A few weeks ago Seattle City Councilmember Tim Burgess caused a stir at a meeting of Queen Anne residents.
Burgess suggested Mayor Mike McGinn's proposal to cut funding for community centers in North Seattle as opposed to South Seattle, was "a dare"-- to the city council.
To a lot of people, it sounded like Burgess was saying the Mayor was challenging the city council to restore funding to the north end in favor of making cuts in south Seattle instead, pinning more well-off communities against marginalized ones. The racial gauntlet thrown down?
Not so fast, says Tim Burgess himself. Days later he took to his blog to say he was wrong for what he said, and wrong for implying McGinn was daring city council to divide the city -- something Burgess has accused the mayor of in the past.
The city council and the mayor have been in a public power struggle for months, most recently over the deep bore tunnel and the supplemental draft environmental impact study.
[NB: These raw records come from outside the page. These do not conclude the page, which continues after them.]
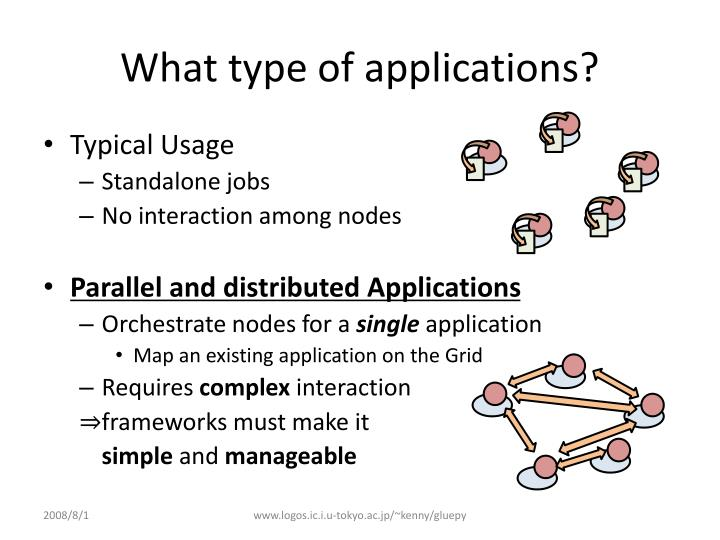 What type of applications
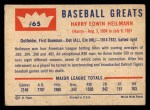 1960 Fleer #65  Harry Heilmann  Back Thumbnail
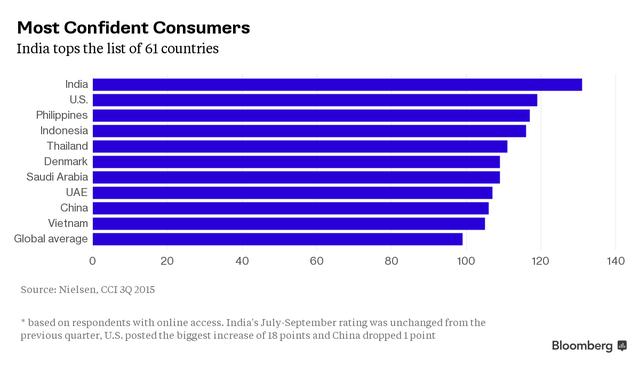Xếp hạng những người tiêu dùng tự tin nhất thế giới, Việt Nam cũng nằm trong top 10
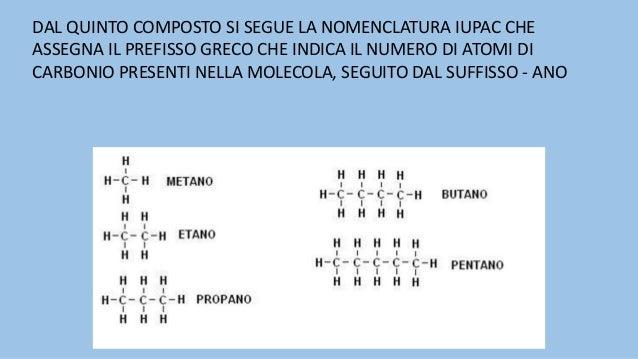 Prefisso Met - 1 C Et - 2 C Prop - 3 C But - 4 C Pent - 5 C Es - 6 C Ept - 7 C Ott- 8 C Non- 9 C Dec - 10 C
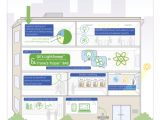 Ge Telligence Wiring Diagram Monitor Lighting and Hvac with Integrated Controls Retrofit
By the way, anything that starts with supplemental and/or draft is not mission critical-- but I digress.
McGinn wanted more time before signing off on the study. City councilmember Conlin stepped in and signed instead. The fallout was messy.
Now it's the 2011 budget. I was at the Rainier Beach Community Center where the Mayor announced his budget proposal. He does level cuts against community centers, predominately north of I-90. But in contrast to how north Seattle communities are feeling about the proposed cuts, the mayor received a standing ovation when he announced $20 million dollars to rebuild the community center in Rainier Beach, which is slated to be torn down in December.
A rebuild is long overdue and an issue residents in the surrounding communities are passionate about. Everyone was concerned about whether it would be rebuilt. When the mayor announced where he would give his budget speech -- in south Seattle, at the community center -- he sent a clear message: I have something for you, and it's biiiiiig. After all, a smart politician doesn't give a speech at the place he's shutting down; he gives his speech at the place he's saving.
Whether his intention was to challenge city council or not, the budget is now in their hands. And whether Burgess has back pedaled or not, they will have to decide what to do about the loud demands for restored funding.
Lest we forget, Seattle has a multi-million dollar budget deficit; there just isn't enough money to go around. Is it okay for the mayor to level cuts heavily against one end of the city but not the other?